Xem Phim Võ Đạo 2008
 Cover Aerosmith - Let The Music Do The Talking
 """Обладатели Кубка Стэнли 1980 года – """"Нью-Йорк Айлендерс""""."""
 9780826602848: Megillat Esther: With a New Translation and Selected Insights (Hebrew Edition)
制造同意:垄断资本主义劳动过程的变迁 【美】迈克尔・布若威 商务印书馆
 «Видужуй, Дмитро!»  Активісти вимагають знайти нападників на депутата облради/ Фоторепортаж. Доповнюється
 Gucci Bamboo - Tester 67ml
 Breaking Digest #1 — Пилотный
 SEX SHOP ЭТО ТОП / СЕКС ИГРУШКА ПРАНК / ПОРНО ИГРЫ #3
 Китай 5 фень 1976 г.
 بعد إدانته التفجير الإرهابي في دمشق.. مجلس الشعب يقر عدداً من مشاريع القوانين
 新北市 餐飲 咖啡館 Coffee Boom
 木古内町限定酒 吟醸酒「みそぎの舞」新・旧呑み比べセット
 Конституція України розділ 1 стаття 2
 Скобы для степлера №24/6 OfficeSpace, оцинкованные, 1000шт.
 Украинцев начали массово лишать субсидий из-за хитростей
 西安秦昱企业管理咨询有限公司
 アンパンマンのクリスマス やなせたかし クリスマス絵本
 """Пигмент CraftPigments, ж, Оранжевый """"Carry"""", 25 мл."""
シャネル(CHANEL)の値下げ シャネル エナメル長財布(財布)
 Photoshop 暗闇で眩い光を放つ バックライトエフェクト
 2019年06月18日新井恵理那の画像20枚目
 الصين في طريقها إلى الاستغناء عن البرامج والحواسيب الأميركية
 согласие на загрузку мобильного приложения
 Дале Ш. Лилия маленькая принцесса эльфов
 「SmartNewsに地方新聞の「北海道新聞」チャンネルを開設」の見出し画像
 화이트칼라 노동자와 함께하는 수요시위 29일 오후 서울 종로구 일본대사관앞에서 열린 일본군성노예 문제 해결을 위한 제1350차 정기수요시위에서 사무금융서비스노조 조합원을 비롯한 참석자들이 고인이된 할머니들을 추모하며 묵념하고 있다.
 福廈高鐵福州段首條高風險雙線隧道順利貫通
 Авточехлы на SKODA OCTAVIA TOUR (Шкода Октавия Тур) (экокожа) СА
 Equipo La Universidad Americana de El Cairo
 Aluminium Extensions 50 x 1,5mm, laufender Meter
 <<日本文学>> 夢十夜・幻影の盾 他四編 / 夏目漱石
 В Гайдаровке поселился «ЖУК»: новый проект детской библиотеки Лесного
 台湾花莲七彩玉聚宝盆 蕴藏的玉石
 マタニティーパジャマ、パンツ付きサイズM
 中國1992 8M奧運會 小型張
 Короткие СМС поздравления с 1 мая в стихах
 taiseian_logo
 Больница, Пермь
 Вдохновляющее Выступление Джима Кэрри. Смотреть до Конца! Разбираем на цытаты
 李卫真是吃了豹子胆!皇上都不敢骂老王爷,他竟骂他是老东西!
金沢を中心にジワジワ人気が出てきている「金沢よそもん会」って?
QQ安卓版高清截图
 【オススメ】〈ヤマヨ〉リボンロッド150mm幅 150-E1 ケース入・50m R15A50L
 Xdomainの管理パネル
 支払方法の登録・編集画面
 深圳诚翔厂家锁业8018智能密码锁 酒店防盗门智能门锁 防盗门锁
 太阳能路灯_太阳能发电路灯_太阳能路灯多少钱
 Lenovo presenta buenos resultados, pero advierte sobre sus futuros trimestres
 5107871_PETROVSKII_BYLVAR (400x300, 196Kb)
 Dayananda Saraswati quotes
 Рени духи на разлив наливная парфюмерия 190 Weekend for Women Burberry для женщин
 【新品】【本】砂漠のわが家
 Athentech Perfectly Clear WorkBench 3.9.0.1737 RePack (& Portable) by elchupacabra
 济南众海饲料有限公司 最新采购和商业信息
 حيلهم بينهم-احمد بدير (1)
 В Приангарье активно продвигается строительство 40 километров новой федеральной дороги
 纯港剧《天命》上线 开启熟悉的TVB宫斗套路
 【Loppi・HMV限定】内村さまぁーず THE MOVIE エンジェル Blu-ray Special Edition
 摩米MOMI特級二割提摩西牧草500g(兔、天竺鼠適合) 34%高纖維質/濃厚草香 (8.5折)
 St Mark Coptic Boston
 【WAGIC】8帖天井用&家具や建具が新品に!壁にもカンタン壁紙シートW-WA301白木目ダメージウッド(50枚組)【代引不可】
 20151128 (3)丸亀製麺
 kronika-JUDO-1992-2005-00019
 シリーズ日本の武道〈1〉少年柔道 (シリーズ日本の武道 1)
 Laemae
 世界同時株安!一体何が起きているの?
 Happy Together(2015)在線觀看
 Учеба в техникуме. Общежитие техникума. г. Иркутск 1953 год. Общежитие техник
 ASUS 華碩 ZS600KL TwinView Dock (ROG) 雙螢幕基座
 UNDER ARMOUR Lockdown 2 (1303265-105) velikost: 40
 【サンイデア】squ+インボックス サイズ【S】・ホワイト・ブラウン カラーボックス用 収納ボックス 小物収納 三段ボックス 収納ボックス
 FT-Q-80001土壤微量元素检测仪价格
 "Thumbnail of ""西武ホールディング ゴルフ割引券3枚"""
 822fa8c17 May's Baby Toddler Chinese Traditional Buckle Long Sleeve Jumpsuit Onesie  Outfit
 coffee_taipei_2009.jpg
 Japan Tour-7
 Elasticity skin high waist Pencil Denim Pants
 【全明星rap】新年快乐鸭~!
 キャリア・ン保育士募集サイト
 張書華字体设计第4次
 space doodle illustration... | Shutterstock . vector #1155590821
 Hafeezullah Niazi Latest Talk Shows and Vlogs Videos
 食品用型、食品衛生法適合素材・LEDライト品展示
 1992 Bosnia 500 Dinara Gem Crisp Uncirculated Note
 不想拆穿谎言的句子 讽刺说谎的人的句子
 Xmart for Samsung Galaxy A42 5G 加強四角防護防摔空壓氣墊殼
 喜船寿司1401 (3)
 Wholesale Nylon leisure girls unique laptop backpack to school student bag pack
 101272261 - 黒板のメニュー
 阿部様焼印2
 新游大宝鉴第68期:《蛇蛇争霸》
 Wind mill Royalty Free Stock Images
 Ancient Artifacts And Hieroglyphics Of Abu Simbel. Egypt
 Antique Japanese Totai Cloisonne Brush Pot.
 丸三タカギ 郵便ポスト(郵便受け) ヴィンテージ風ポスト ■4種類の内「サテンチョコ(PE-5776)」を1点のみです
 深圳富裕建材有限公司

EXERCISE DIRECTIONS: Transcribe, with no changes, the listing above from its first line through the line with "Dayananda Saraswati quotes", including that line, and stop once it is done.

RESULT OF THE TASK:
Xem Phim Võ Đạo 2008
 Cover Aerosmith - Let The Music Do The Talking
 """Обладатели Кубка Стэнли 1980 года – """"Нью-Йорк Айлендерс""""."""
 9780826602848: Megillat Esther: With a New Translation and Selected Insights (Hebrew Edition)
制造同意:垄断资本主义劳动过程的变迁 【美】迈克尔・布若威 商务印书馆
 «Видужуй, Дмитро!»  Активісти вимагають знайти нападників на депутата облради/ Фоторепортаж. Доповнюється
 Gucci Bamboo - Tester 67ml
 Breaking Digest #1 — Пилотный
 SEX SHOP ЭТО ТОП / СЕКС ИГРУШКА ПРАНК / ПОРНО ИГРЫ #3
 Китай 5 фень 1976 г.
 بعد إدانته التفجير الإرهابي في دمشق.. مجلس الشعب يقر عدداً من مشاريع القوانين
 新北市 餐飲 咖啡館 Coffee Boom
 木古内町限定酒 吟醸酒「みそぎの舞」新・旧呑み比べセット
 Конституція України розділ 1 стаття 2
 Скобы для степлера №24/6 OfficeSpace, оцинкованные, 1000шт.
 Украинцев начали массово лишать субсидий из-за хитростей
 西安秦昱企业管理咨询有限公司
 アンパンマンのクリスマス やなせたかし クリスマス絵本
 """Пигмент CraftPigments, ж, Оранжевый """"Carry"""", 25 мл."""
シャネル(CHANEL)の値下げ シャネル エナメル長財布(財布)
 Photoshop 暗闇で眩い光を放つ バックライトエフェクト
 2019年06月18日新井恵理那の画像20枚目
 الصين في طريقها إلى الاستغناء عن البرامج والحواسيب الأميركية
 согласие на загрузку мобильного приложения
 Дале Ш. Лилия маленькая принцесса эльфов
 「SmartNewsに地方新聞の「北海道新聞」チャンネルを開設」の見出し画像
 화이트칼라 노동자와 함께하는 수요시위 29일 오후 서울 종로구 일본대사관앞에서 열린 일본군성노예 문제 해결을 위한 제1350차 정기수요시위에서 사무금융서비스노조 조합원을 비롯한 참석자들이 고인이된 할머니들을 추모하며 묵념하고 있다.
 福廈高鐵福州段首條高風險雙線隧道順利貫通
 Авточехлы на SKODA OCTAVIA TOUR (Шкода Октавия Тур) (экокожа) СА
 Equipo La Universidad Americana de El Cairo
 Aluminium Extensions 50 x 1,5mm, laufender Meter
 <<日本文学>> 夢十夜・幻影の盾 他四編 / 夏目漱石
 В Гайдаровке поселился «ЖУК»: новый проект детской библиотеки Лесного
 台湾花莲七彩玉聚宝盆 蕴藏的玉石
 マタニティーパジャマ、パンツ付きサイズM
 中國1992 8M奧運會 小型張
 Короткие СМС поздравления с 1 мая в стихах
 taiseian_logo
 Больница, Пермь
 Вдохновляющее Выступление Джима Кэрри. Смотреть до Конца! Разбираем на цытаты
 李卫真是吃了豹子胆!皇上都不敢骂老王爷,他竟骂他是老东西!
金沢を中心にジワジワ人気が出てきている「金沢よそもん会」って?
QQ安卓版高清截图
 【オススメ】〈ヤマヨ〉リボンロッド150mm幅 150-E1 ケース入・50m R15A50L
 Xdomainの管理パネル
 支払方法の登録・編集画面
 深圳诚翔厂家锁业8018智能密码锁 酒店防盗门智能门锁 防盗门锁
 太阳能路灯_太阳能发电路灯_太阳能路灯多少钱
 Lenovo presenta buenos resultados, pero advierte sobre sus futuros trimestres
 5107871_PETROVSKII_BYLVAR (400x300, 196Kb)
 Dayananda Saraswati quotes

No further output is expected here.